Jeff Layton <jlayton@xxxxxxxxxxxxxxx> · Mon, 31 Aug 2015 12:50:51 -0400

On Fri, 28 Aug 2015 13:58:34 -0400
"J. Bruce Fields" <bfields@xxxxxxxxxxxx> wrote:

> On Fri, Aug 28, 2015 at 08:19:46AM -0400, Jeff Layton wrote:
> > On Thu, 27 Aug 2015 09:38:06 -0400
> > "J. Bruce Fields" <bfields@xxxxxxxxxxxx> wrote:
> > 
> > > On Wed, Aug 26, 2015 at 06:53:31PM -0400, Jeff Layton wrote:
> > > > On Wed, 26 Aug 2015 16:00:32 -0400
> > > > "J. Bruce Fields" <bfields@xxxxxxxxxxxx> wrote:
> > > > 
> > > > > On Thu, Aug 20, 2015 at 07:17:14AM -0400, Jeff Layton wrote:
> > > > > > It's not uncommon for some workloads to do a bunch of I/O to a file and
> > > > > > delete it just afterward.
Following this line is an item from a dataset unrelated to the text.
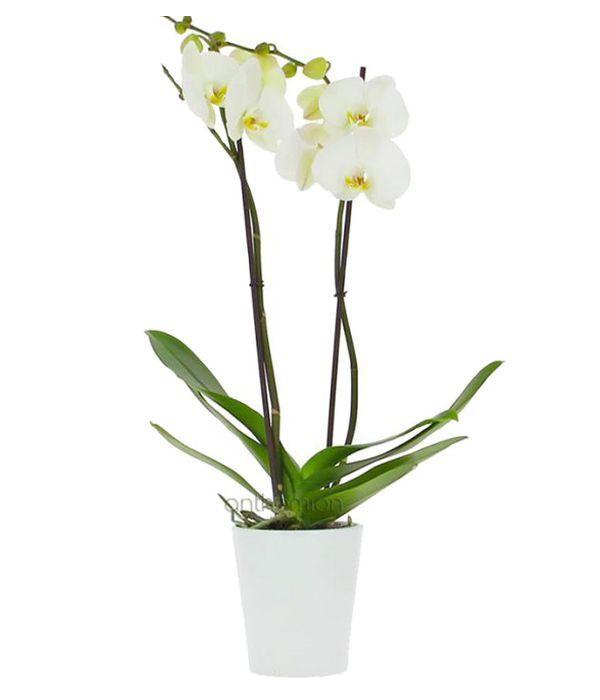 Υπέροχη Λευκή Ορχιδέα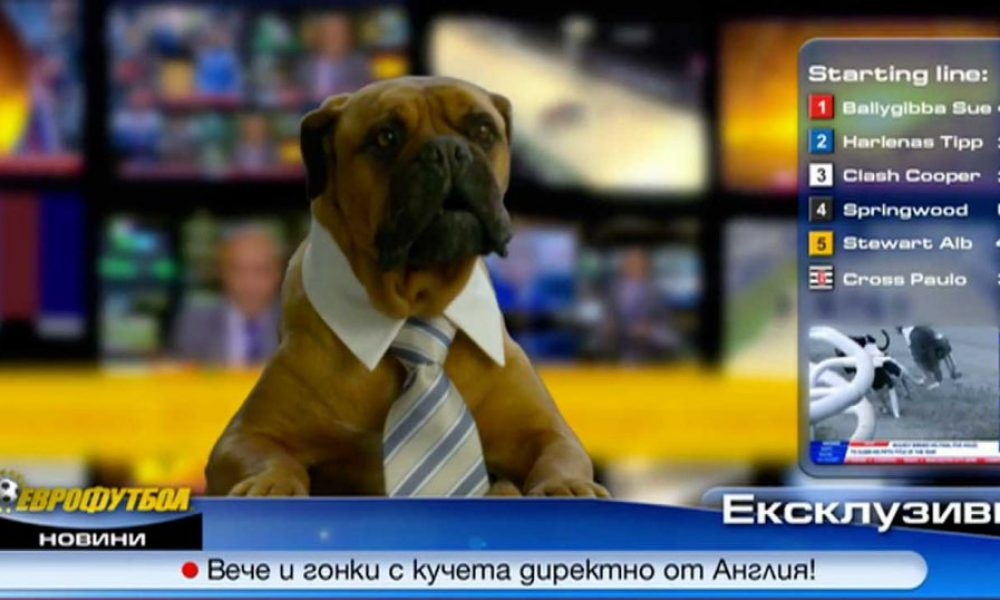 EUROFOOTBAL Dog News TVC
If knfsd has a cached open file however, then
> > > > > > the file may still be open when the dentry is unlinked. If the
> > > > > > underlying filesystem is nfs, then that could trigger it to do a
> > > > > > sillyrename.
> > > > > 
> > > > > Possibly worth noting that situation doesn't currently occur upstream.
> > > > > 
> > > > > (And, another justification worth noting: space used by a file should be
> > > > > deallocated on last unlink or close.  People do sometimes notice if it's
> > > > > not, especially if the file is large.)
> > > > > 
> > > > 
> > > > Good points.
> > > > 
> > > > > > On a REMOVE or RENAME scan the nfsd_file cache for open files that
> > > > > > correspond to the inode, and proactively unhash and put their
> > > > > > references. This should prevent any delete-on-last-close activity from
> > > > > > occurring, solely due to knfsd's open file cache.
> > > > > 
> > > > > Is there anything here to prevent a new cache entry being added after
> > > > > nfsd_file_close_inode and before the file is actually removed?
> > > > > 
> > > > 
> > > > No, nothing -- it's strictly best effort.
> > > 
> > > Unfortunately I think this is something we really want to guarantee.
> > > 
> > 
> > That should be doable.
> > 
> > One question though -- if we hit this race, what's the right way to
> > handle it?
> > 
> > We don't want to return nfserr_stale or anything since we won't know if
> > the inode will really be stale after the remove completes. We could
> > just be removing one link from a multiply-linked inode.
> > 
> > We also don't want to make the caller wait out nfsd_file_acquire, as the
> > file could be open via NFSv4 and those references might not get put for
> > quite some time.
> > 
> > What semantics should we be aiming for?
> 
> Hm.
> 
> The RENAME or REMOVE has to succeed regardless.
> 
> If the other operation is an open or something lookup-like, then it has
> to succeed or see ENOENT.  If it's a filehandle-based operation like
> READ or WRITE then it's got to succeed or get STALE, and if the latter
> then it better be really and truly gone.  Continuing to process a READ
> or WRITE after the REMOVE continues is fine, I think, it just means some
> application on some other v3 client has an open that we're honoring a
> moment longer than we're required to.
> 
> Now I'd have to look back at your code....  If the caching were just an
> optimization, we could just it off temporarily, but I don't think we
> can.
> 
> Marking the file dead somehow and failing further attempts to use it
> might work.  I guess that's equivalent to your suggestion to unhash it
> in this case.
> 

Yeah, though that is a rather substantive change. Right now, we just
tear these things down when we put the last reference. If we have to
prevent new references from being acquired during the duration of the
unlink, then that changes the entire semantics of the cache.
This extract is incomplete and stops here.